* _Selected passage_:
## BEGIN

1st Regiment Arkansas Cavalry (Union)
|1st Arkansas Cavalry (Union)|
|Active||July 1862–August 1865|
|Engagements||American Civil War|
|Col. Marcus LaRue Harrison|
Arkansas Union Regiments
|4th Regiment Arkansas Volunteer Infantry||2nd Regiment Arkansas Volunteer Cavalry (Union)|
Arkansas had seceded from the Union in April 1861 and joined the Confederate States of America, raising during the war a total of 48 infantry regiments, more than 30 cavalry regiments and another 25 cavalry battalions, and about 22 artillery batteries for the Confederate Army. Once Union forces had entered the state, however, pro-Union citizens (both black and white) volunteered for the Union Army to serve in 11 infantry regiments, 6 cavalry regiments and 2 artillery batteries.
The 1st Arkansas Cavalry was formed in Springfield, Missouri in July 1862.

## END

* _Records provided_:
## BEGIN

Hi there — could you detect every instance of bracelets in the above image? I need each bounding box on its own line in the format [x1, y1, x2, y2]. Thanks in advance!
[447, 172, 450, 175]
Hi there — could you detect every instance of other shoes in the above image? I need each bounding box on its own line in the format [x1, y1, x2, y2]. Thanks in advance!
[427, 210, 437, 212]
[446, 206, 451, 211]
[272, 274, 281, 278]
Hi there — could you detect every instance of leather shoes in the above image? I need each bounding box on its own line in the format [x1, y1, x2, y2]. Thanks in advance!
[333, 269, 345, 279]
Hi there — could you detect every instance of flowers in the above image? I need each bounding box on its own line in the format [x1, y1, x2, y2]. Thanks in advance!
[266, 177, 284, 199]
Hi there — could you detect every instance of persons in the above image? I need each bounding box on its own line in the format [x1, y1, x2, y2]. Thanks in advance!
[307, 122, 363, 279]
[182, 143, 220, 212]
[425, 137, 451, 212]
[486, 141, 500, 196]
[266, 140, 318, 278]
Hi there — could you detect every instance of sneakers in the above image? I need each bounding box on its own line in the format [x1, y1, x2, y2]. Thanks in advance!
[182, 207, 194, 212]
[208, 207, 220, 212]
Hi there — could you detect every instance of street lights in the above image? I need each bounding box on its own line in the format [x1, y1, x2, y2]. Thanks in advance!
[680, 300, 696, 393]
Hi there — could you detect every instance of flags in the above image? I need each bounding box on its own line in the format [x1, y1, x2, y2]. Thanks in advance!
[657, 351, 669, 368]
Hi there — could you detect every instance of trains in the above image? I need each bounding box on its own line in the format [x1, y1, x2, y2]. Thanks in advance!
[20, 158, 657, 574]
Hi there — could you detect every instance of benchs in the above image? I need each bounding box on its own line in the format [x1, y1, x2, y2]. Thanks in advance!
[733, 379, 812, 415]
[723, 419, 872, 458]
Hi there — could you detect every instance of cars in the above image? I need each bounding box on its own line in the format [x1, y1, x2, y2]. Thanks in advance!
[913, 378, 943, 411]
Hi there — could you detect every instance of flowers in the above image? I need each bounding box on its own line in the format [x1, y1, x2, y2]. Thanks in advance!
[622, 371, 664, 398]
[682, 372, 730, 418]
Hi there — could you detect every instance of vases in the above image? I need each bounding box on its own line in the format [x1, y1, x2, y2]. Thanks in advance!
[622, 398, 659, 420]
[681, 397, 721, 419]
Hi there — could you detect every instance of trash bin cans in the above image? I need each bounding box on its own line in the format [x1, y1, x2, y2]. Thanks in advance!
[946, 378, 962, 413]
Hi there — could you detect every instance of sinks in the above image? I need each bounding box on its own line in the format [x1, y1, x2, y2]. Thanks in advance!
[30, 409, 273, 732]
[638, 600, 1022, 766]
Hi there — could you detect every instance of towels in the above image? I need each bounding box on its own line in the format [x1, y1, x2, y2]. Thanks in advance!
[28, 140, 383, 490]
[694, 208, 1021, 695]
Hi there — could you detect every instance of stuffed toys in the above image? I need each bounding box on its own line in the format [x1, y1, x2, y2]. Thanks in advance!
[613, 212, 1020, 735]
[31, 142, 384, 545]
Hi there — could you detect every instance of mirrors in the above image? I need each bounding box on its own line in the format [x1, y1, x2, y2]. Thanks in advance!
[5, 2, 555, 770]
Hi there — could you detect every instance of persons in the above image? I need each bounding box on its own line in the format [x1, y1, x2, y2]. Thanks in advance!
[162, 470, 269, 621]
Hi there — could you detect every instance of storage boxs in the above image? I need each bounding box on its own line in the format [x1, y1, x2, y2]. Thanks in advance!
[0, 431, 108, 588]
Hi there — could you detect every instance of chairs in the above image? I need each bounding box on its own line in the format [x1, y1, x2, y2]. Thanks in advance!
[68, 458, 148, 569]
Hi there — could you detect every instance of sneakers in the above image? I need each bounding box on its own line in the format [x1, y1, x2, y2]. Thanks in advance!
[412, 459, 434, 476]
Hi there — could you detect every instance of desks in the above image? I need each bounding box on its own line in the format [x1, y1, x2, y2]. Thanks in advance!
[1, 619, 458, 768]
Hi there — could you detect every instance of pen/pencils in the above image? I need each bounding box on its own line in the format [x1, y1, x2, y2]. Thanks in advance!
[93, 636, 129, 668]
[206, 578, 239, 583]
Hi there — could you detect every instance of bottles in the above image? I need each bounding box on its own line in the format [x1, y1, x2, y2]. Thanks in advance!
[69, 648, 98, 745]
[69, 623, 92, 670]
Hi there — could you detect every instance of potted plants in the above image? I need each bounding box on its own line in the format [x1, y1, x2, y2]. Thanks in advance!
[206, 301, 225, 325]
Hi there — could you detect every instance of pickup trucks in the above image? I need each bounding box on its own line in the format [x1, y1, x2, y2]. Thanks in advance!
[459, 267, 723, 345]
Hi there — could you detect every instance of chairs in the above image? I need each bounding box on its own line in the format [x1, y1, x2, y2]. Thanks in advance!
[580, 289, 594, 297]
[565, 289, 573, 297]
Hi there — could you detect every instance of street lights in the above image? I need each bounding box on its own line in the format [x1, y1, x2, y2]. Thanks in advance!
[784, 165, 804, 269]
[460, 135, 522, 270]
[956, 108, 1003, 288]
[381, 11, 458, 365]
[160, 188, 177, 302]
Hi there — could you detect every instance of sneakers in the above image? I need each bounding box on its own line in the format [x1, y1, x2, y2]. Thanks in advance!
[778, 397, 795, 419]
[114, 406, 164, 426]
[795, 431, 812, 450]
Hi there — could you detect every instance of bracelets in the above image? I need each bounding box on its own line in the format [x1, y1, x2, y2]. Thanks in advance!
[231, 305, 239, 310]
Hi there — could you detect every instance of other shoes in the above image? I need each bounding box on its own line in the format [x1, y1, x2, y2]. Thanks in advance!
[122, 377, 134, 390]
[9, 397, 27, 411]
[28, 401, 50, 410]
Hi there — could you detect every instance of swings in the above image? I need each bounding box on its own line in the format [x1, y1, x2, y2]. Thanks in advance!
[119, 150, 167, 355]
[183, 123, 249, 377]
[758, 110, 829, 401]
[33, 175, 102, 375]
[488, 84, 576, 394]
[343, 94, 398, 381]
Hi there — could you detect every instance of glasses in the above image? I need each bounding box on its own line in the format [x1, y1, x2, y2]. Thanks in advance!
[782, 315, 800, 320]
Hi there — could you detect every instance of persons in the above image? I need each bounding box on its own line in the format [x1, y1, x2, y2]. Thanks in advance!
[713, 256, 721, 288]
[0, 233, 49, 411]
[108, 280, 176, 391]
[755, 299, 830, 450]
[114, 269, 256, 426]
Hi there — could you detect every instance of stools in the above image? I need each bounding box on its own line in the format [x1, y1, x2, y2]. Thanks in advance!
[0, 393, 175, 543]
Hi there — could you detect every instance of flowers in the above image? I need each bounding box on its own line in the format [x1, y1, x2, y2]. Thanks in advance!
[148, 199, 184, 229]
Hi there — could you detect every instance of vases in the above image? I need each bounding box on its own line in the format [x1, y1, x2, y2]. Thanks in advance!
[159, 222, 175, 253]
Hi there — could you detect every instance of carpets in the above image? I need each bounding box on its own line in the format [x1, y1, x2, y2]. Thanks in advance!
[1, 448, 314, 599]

## END

* _Task instructions_:
A: Name each kind of unit, with its count, that the 1st Arkansas Cavalry text says Arkansas raised for the Confederate Army.
B: According to the 1st Arkansas Cavalry text, where and when was the regiment formed?
C: Reproduce the 1st Arkansas Cavalry text from "1st Regiment Arkansas" up to and including "2 artillery batteries.".

* _Task-by-task answers_:
A:
- 48 infantry regiments
- more than 30 cavalry regiments
- 25 cavalry battalions
- about 22 artillery batteries

B: In Springfield, Missouri, in July 1862.

C:
1st Regiment Arkansas Cavalry (Union)
|1st Arkansas Cavalry (Union)|
|Active||July 1862–August 1865|
|Engagements||American Civil War|
|Col. Marcus LaRue Harrison|
Arkansas Union Regiments
|4th Regiment Arkansas Volunteer Infantry||2nd Regiment Arkansas Volunteer Cavalry (Union)|
Arkansas had seceded from the Union in April 1861 and joined the Confederate States of America, raising during the war a total of 48 infantry regiments, more than 30 cavalry regiments and another 25 cavalry battalions, and about 22 artillery batteries for the Confederate Army. Once Union forces had entered the state, however, pro-Union citizens (both black and white) volunteered for the Union Army to serve in 11 infantry regiments, 6 cavalry regiments and 2 artillery batteries.